Reports from the week’s meetings indicated that on the first day of talks to resolve the deadlock, officials from the Kenya Airports Authority and other relevant agencies were present, but representatives of the Kenya Aviation Workers Union, KAWU, a key voice in the dispute, did not attend. No resolution was reached. Progress only started when all parties later sat together.
Clearly, alignment does not imply agreement. It signifies presence.
A close friend of mine experienced the high cost of misalignment in a deeply personal way. He was in Mombasa when the disruption happened. Months of planning had gone into his trip. A closed-door international leadership summit had invited him as the keynote speaker. Delegates had flown in from various countries. Strategic conversations were scheduled, and decisions were to be made in the room.
When flights were delayed, he made a desperate choice to take the SGR to Nairobi, hoping to catch his international connection. Time was against him. He missed the flight.
The business session continued without him, and naturally, the agenda moved forward in his absence. A room full of international delegates, who had traveled specifically to see him, sat in seats where his name was still on the program, but his voice was absent. I am sure his story is just one of thousands across the country this past week, some with far more painful consequences and less visibility. That is the unseen cost of misalignment. It’s not just inconvenience; it’s about reputation, trust, and missed opportunities.
Aviation is more than just transportation. It encompasses trade, tourism, exports, and investor confidence. It’s Kenya’s handshake to the world. When critical infrastructure becomes unreliable, the message to the economy is clear: risk has risen.
To understand what reliability makes possible, consider this: Dubai International Airport handled about 95 million passengers in 2025. That is nearly 11 times JKIA’s annual traffic of roughly 8.6 million passengers, according to available reports. Such a scale is no accident. It is achieved through disciplined systems that operate predictably every day of the year.
We often talk about sustainability using images of trees, carbon, and climate.
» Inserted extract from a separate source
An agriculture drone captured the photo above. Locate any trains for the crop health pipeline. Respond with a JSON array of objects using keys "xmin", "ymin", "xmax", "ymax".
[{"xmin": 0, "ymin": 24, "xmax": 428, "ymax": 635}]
But sustainability is also about reliability. It’s the certainty that systems will hold up under pressure. A nation that cannot ensure consistency cannot promise growth, investment, or trust.
If we are honest with ourselves, what does this moment require from us?
First, we must remember that presence acts as a policy tool. If you’re not at the table, you lose influence. For critical sectors, structured engagement needs to be formalized, with clear timelines for dialogue, automatic mediation triggers, and a culture that treats absence as a governance risk.
Second, predictability is like economic oxygen. Critical infrastructure needs continuity plans. Minimum service protocols, escalation procedures, and real-time communication maintain public confidence even during disputes.
Third, incentives must be aligned before a crisis. Many failures start quietly due to unresolved grievances, weak internal feedback, and reactive leadership. Discipline helps prevent drama.
Fourth, pain reminds us who genuinely bears the cost. When systems fail, it is not only executives who feel the impact. Farmers with perishable exports see their value decay by the hour. Tour operators face cancellations they cannot reverse. Students miss life-changing opportunities. Families lose money on non-refundable tickets. Workers give up wages they count on daily. And quietly, the national brand takes a reputational hit that takes much longer to recover from than the dispute itself.
Last week’s lesson is not about blame. It’s about design. Alignment is not about winning arguments. It is about showing up to protect every God-given opportunity. When presence becomes discipline, progress follows. May God help us strengthen that alignment. Think green. Act green.